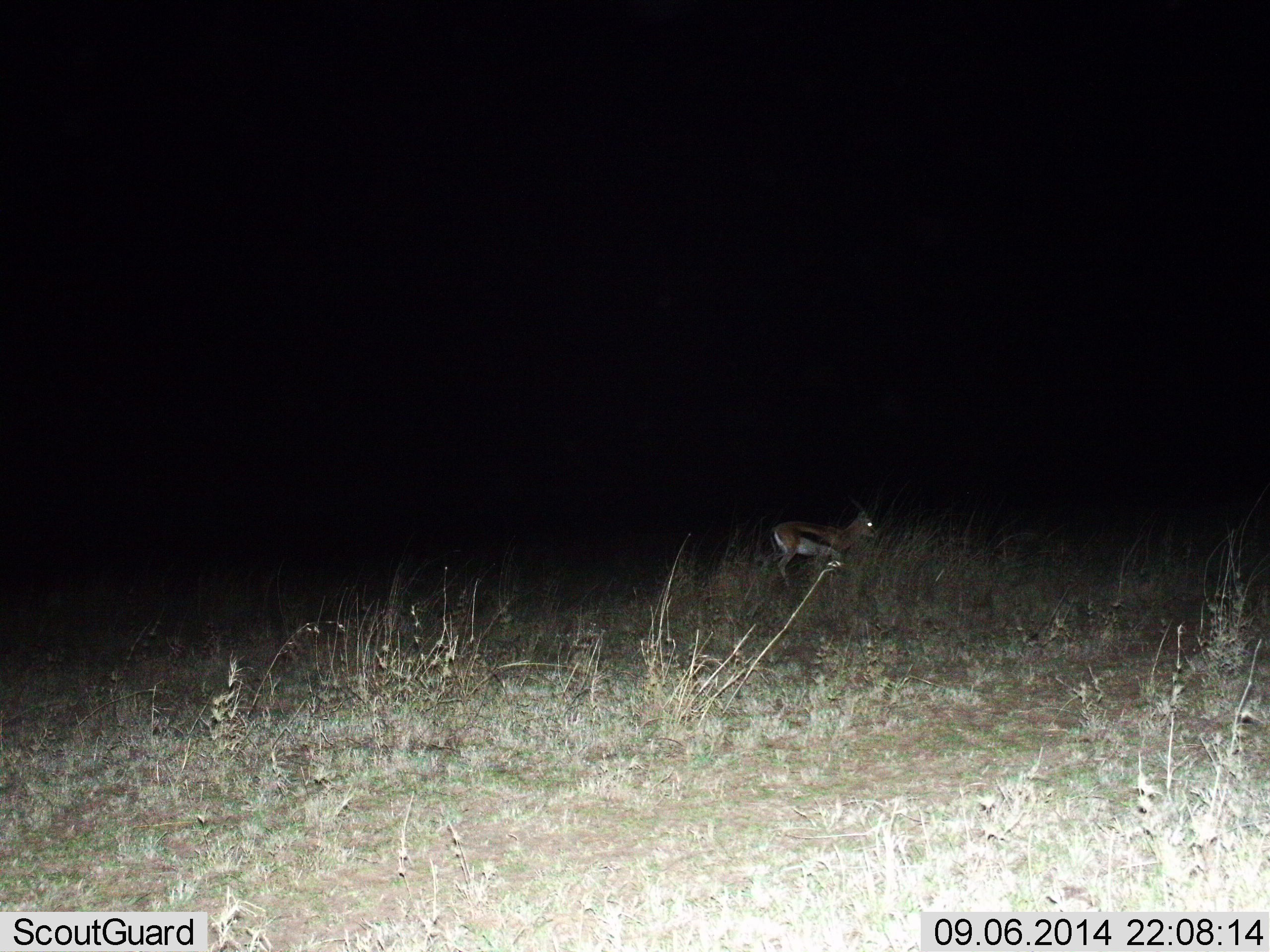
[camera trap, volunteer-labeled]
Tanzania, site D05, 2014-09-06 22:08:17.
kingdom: Animalia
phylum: Chordata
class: Mammalia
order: Artiodactyla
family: Bovidae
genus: Eudorcas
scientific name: Eudorcas thomsonii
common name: thomson's gazelle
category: gazellethomsons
Gazellethomsons (thomson's gazelle) (Eudorcas thomsonii), count 1. Behavior (volunteer vote fractions): standing 60%, resting 0%, moving 40%, interacting 0%. Young present (vote fraction): 0%. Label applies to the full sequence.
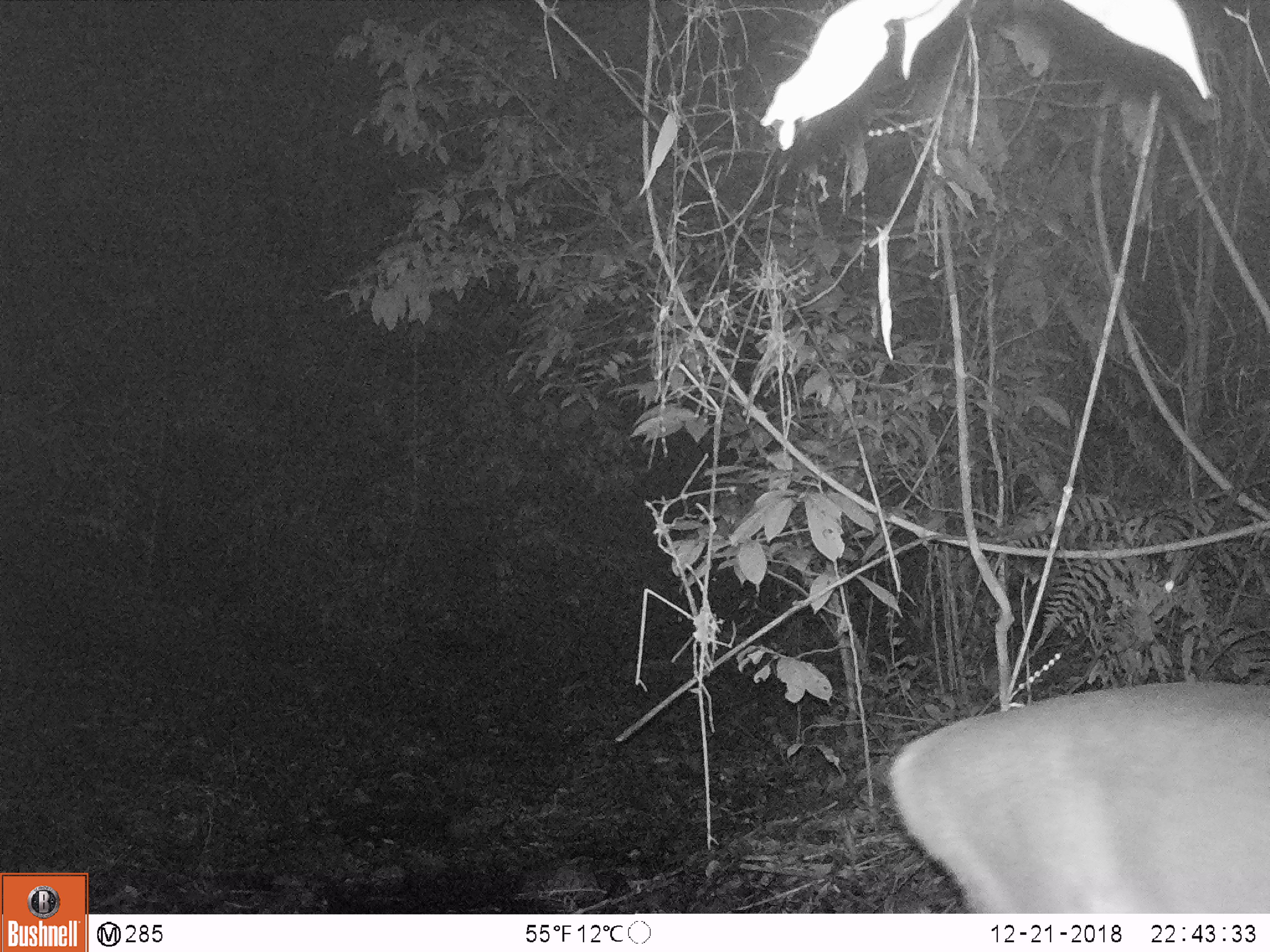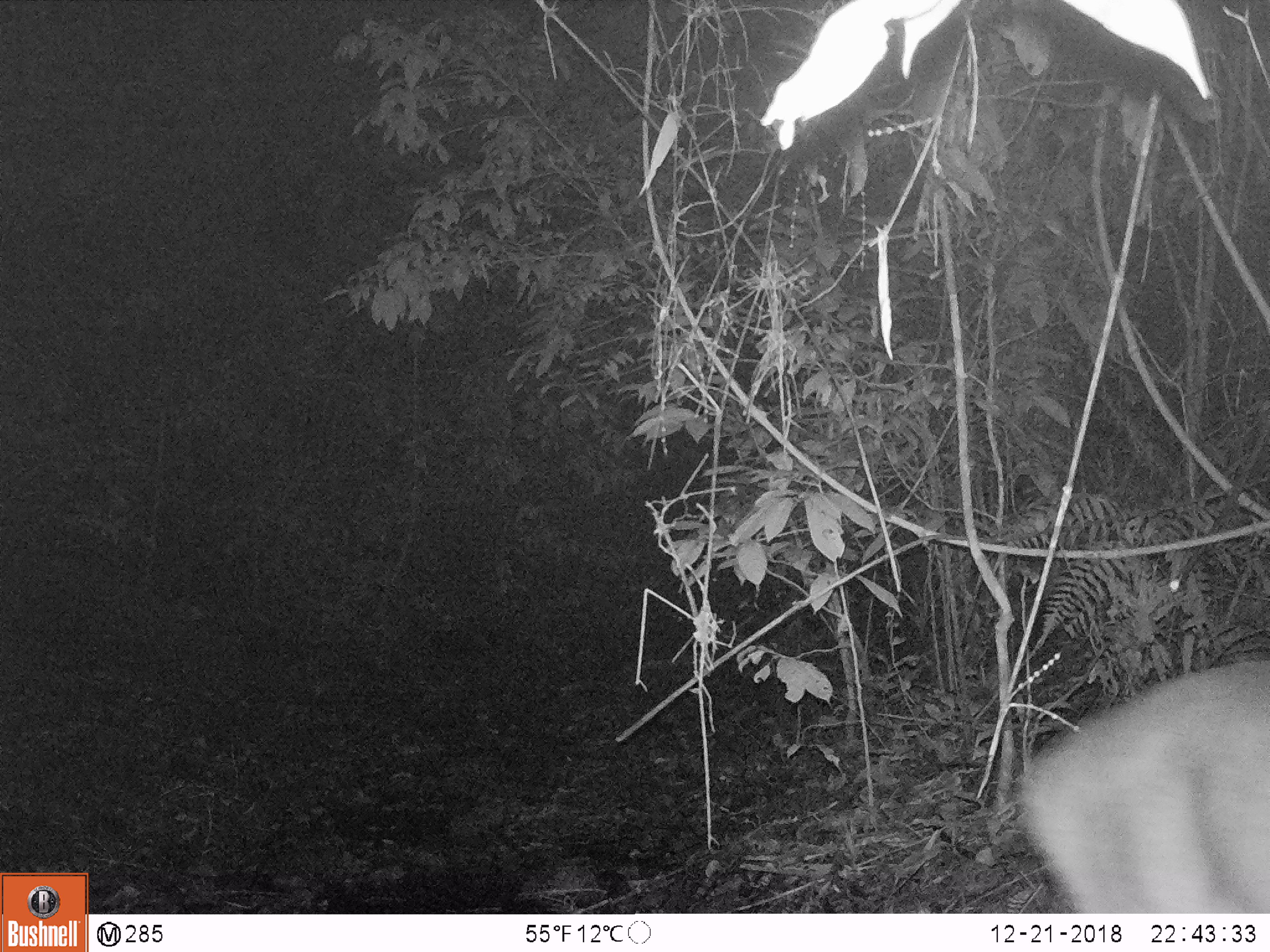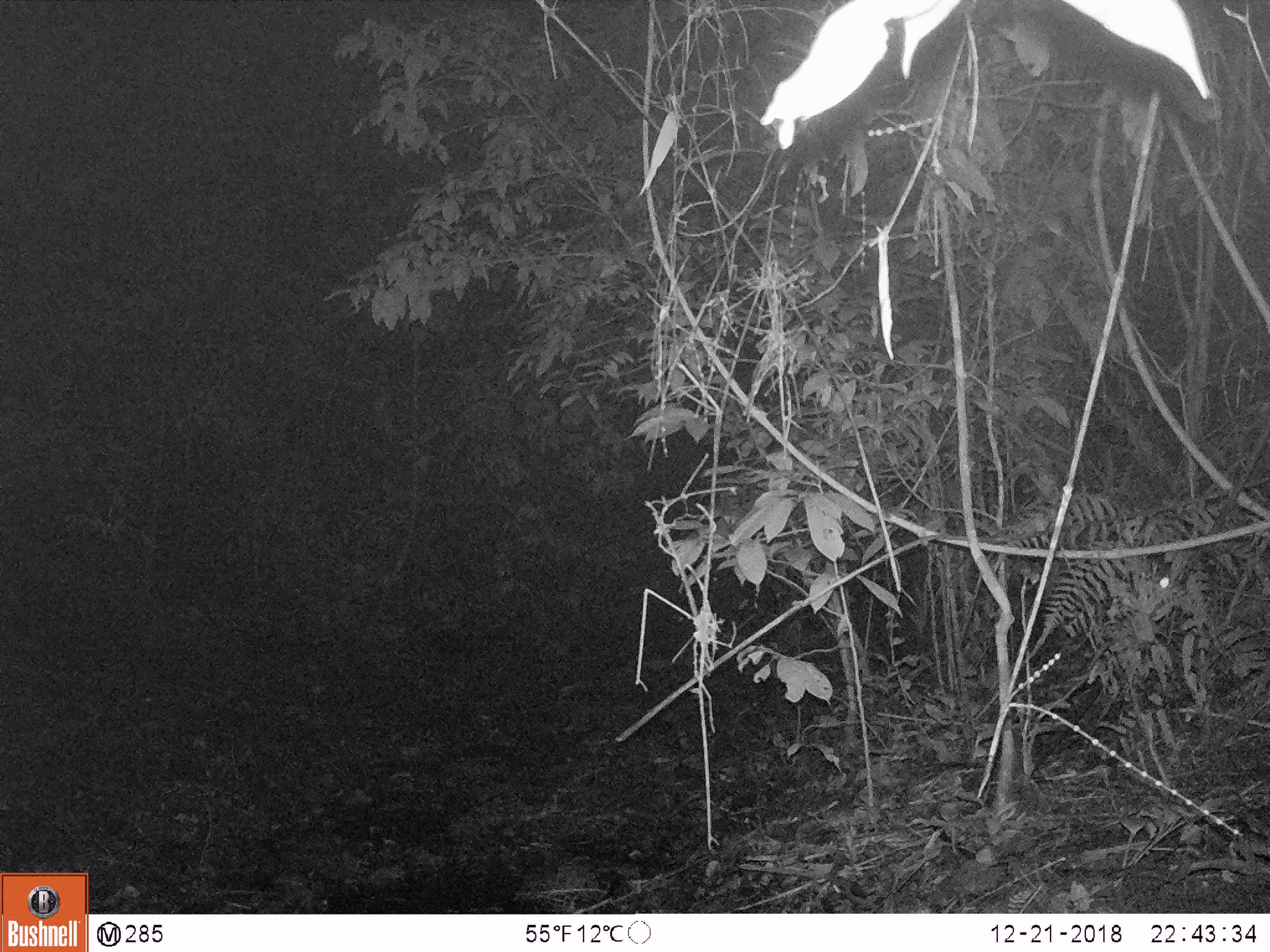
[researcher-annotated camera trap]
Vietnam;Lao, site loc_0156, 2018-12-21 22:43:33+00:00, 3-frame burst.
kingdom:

*What the exercise asks*: Your reply should hold every line of the material, unaltered, and not one picture.

*Answer for the task*:
[camera trap, volunteer-labeled]
Tanzania, site D05, 2014-09-06 22:08:17.
kingdom: Animalia
phylum: Chordata
class: Mammalia
order: Artiodactyla
family: Bovidae
genus: Eudorcas
scientific name: Eudorcas thomsonii
common name: thomson's gazelle
category: gazellethomsons
Gazellethomsons (thomson's gazelle) (Eudorcas thomsonii), count 1. Behavior (volunteer vote fractions): standing 60%, resting 0%, moving 40%, interacting 0%. Young present (vote fraction): 0%. Label applies to the full sequence.
[researcher-annotated camera trap]
Vietnam;Lao, site loc_0156, 2018-12-21 22:43:33+00:00, 3-frame burst.
kingdom:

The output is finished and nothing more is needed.